QUESTIONS ON THE MATERIAL.
#1 In the passage on Canadian greenstone belts, where within the Uchi Subprovince does the Red Lake greenstone belt sit?
#2 Using the passage on Canadian greenstone belts, decide whether each statement agrees with it, and back each yes or no with the passage's own deciding words: (a) The Abitibi greenstone belt lies in Ontario and Quebec. (b) The Swayze greenstone belt lies north of the Abitibi greenstone belt. (c) The Winnipegosis komatiites are 1,864 million years old.
#3 Carry the passage on Canadian greenstone belts forward from its final sentence.

PROVIDED TEXT.
◇ ◇ ◇ ◇ ◇

Abitibi greenstone belt

The 2,677 million year old Abitibi greenstone belt in Ontario and Quebec is one of the largest Archean greenstone belts on Earth and one of the youngest parts of the Superior craton which sequentially forms part of the Canadian Shield.
Komatiite lavas in the Abitibi greenstone belt (pictured) occur in four lithotectonic assemblages known as Pacaud, Stoughton-Roquemaure, Kidd-Munro and Tisdale. The Swayze greenstone belt further south is interpreted to be a southwestern extension of the Abitibi greenstone belt.

Red Lake greenstone belt

The Archean Red Lake greenstone belt in Northwestern Ontario consists of basaltic and komatiitic volcanics ranging in age from 2,925 to 2,940 million years old and younger rhyolite-andesite volcanics ranging in age from 2,730 to 2,750 million years old. It is situated in the western portion of the Uchi Subprovince, a volcanic sequence comprising a number of greenstone belts.

Plume and rift complexes

Circum-Superior Belt
The 1884-1864 million year old Circum-Superior Belt constitutes a large igneous province extending for more than  from the Labrador Trough in Labrador and northeastern Quebec though the Cape Smith Belt in northern Quebec, the Belcher Islands in southern Nunavut, the Fox River and Thompson belts in northern Manitoba, the Winnipegosis komatiite belt in central Manitoba, and on the southern side of the Superior craton in the Animikie Basin of northwestern Ontario. Two volcano-sedimentary sequences exist in the Labrador Trough with ages of 2,170-2,140 million years and 1,883-1,870 million years. In the Cape Smith Belt, two volcanic groups range in age from 2,040 to 1,870 million years old called the Povungnituk volcano-sedimentary Group and the Chukotat Group. The Belcher Islands in eastern Hudson Bay contain two volcanic sequences known as the Flaherty and Eskimo volcanics. The Fox River Belt consists of volcanics, sills and sediments some 1,883 million years old while magmatism of the Thompson Belt is dated to 1,880 million years old. To the south lies the 1,864 million year old Winnipegosis komatiites. In the Animikie Basin near Lake Superior, volcanism is dated 1,880 million years old.

◇ ◇ ◇ ◇ ◇

RECORDED INFORMATION.

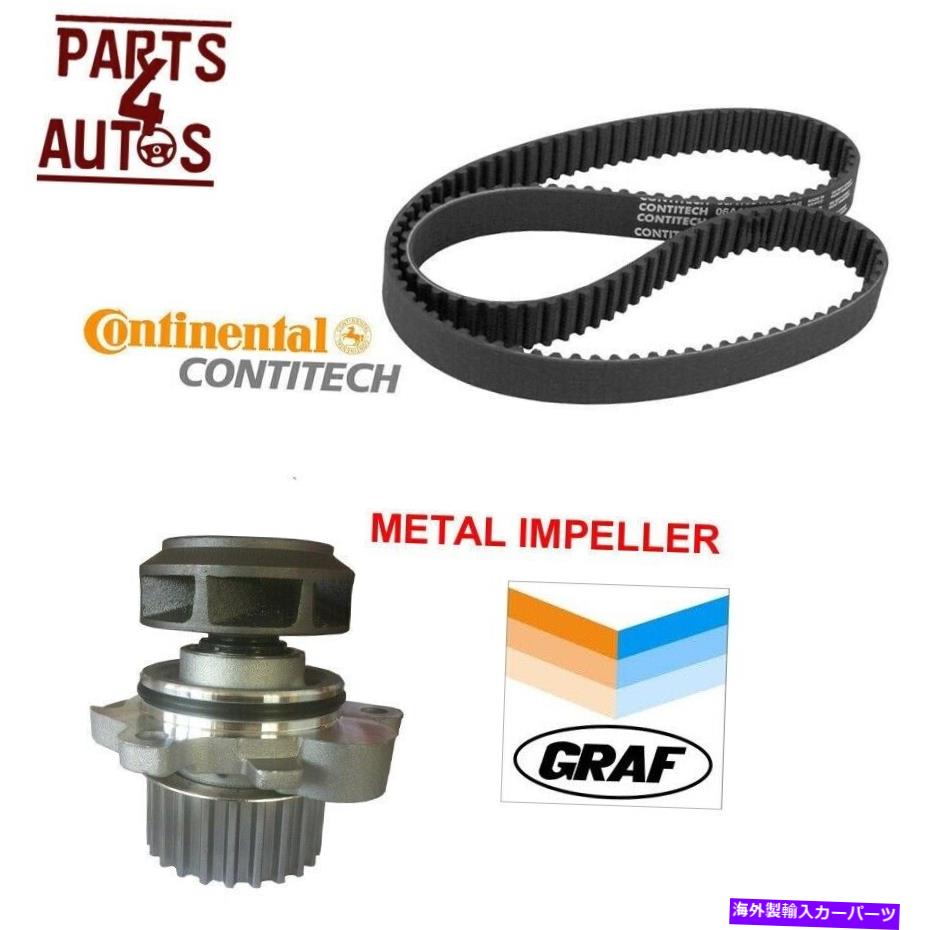 Water Pump VWゴルフジェッタビートル2.0L非ターボ用OEMタイミングベルトウォーターポンプキット OEM Timing Belt WATER PUMP KIT for VW Golf Jetta Beetle 2.0L NON TURBO【並行輸入品】
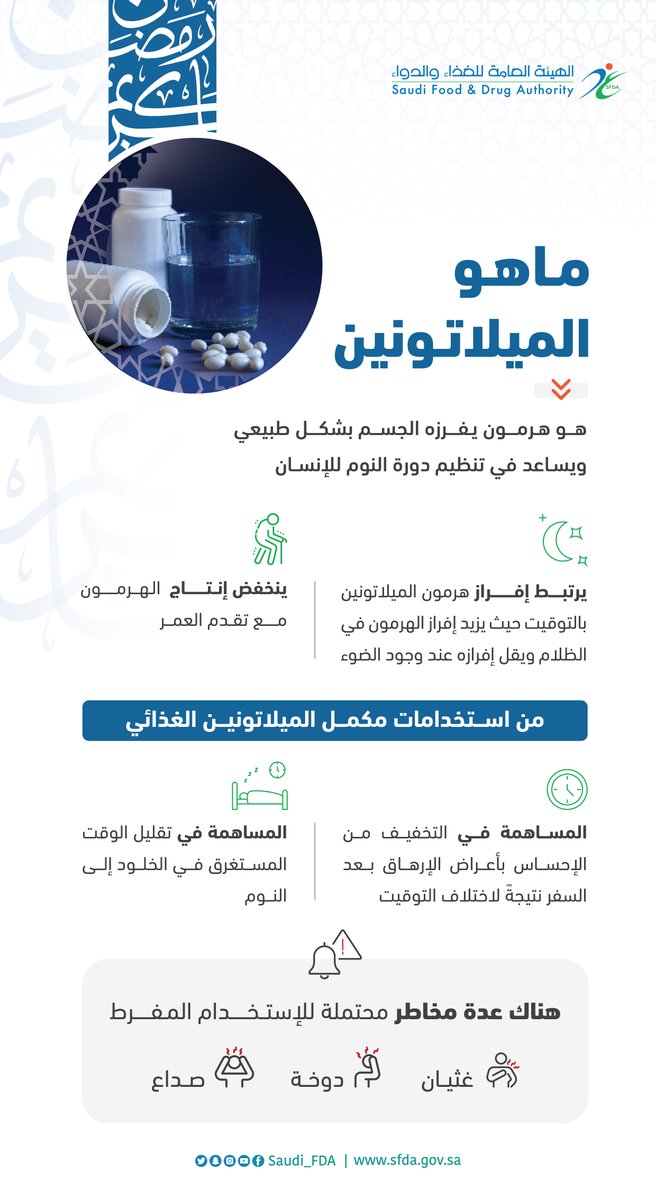 يعد الميلاتونين هرمونًا طبيعيًا يفرزه الجسم، ويوجد على شكل مكملات تساعد على تنظيم دورة النوم، ولكن يجب عدم الإفراط في استخدامه لتجنب المخاطر المحتملة.
#الغذاء_والدواء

◇ ◇ ◇ ◇ ◇

ANSWERS TO EACH TASK.
#1 It sits in the western portion of the Uchi Subprovince.

#2
(a) Yes: "The 2,677 million year old Abitibi greenstone belt in Ontario and Quebec"
(b) No: "The Swayze greenstone belt further south is interpreted to be a southwestern extension of the Abitibi greenstone belt."
(c) Yes: "To the south lies the 1,864 million year old Winnipegosis komatiites."

#3
Midcontinent Rift System

During the Mesoproterozoic era of the Precambrian period 1,109 million years ago, northwestern Ontario began to split apart to form the Midcontinent Rift System, also called the Keweenawan Rift. Lava flows created by the rift in the Lake Superior area were formed from basaltic magma. The upwelling of this magma was the result of a hotspot which produced a triple junction in the vicinity of Lake Superior. The hotspot made a dome that covered the Lake Superior area. Voluminous basaltic lava flows erupted from the central axis of the rift, similar to the rifting that formed the Atlantic Ocean. A failed arm extends  north into mainland Ontario where it forms a geological formation known as the Nipigon Embayment. This failed arm includes Lake Nipigon, the largest lake entirely within the boundaries of Ontario.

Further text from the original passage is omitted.